The students’ goal to improve the health of some of the most impoverished people in the world doesn’t end when they finish the 2,500-mile trip and land back in South Carolina. Hickey encourages the students work with underserved populations at homeless shelters and clinics locally. 

“Once students come home from this experience, I tell them, ‘Listen, we don't have to go to Latin America to work with underserved populations. You know, we have it in our own backyard,’ ” he says.

Many of the students use the skills they learned abroad to volunteer with the Good Samaritan clinic in Columbia, South Carolina. 

“I think it widens your view of almost everything,” Thomas says. “There is such a large Central American population within the South, specifically South Carolina, that a lot of the health problems we see here are also down there, so it kind of bridges that gap.”

For some of the students, seeing communities struggle for access to adequate health care has helped them choose a career path. Dearborn says the trip ignited a passion for pursuing a public health career in programs and prevention to educate rural communities on issues such as infectious diseases. 

“Without Dr. Hickey, I would not be where I am today,” she says. “I would not be as confident, not be as good of a leader as I am without him.”

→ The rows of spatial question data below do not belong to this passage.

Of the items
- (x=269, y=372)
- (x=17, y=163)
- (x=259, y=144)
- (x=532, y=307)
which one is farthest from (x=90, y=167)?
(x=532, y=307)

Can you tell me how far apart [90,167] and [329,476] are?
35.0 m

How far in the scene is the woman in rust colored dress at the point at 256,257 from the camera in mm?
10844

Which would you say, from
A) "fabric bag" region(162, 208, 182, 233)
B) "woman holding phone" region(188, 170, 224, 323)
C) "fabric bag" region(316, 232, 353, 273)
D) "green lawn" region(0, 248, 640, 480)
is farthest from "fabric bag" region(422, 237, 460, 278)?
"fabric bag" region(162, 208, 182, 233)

Hickey feels lucky to watch the students gain professional experience while also learning so much about the medical field that those who don’t cross borders will never know. 

“The neat thing is, all these future nurses and doctors and physical therapists and occupational therapists and dentists have all had this experience that's going help them better communicate with future patients,” he says. “It's going to help them to be more understanding of where their patients are and where they're coming from.”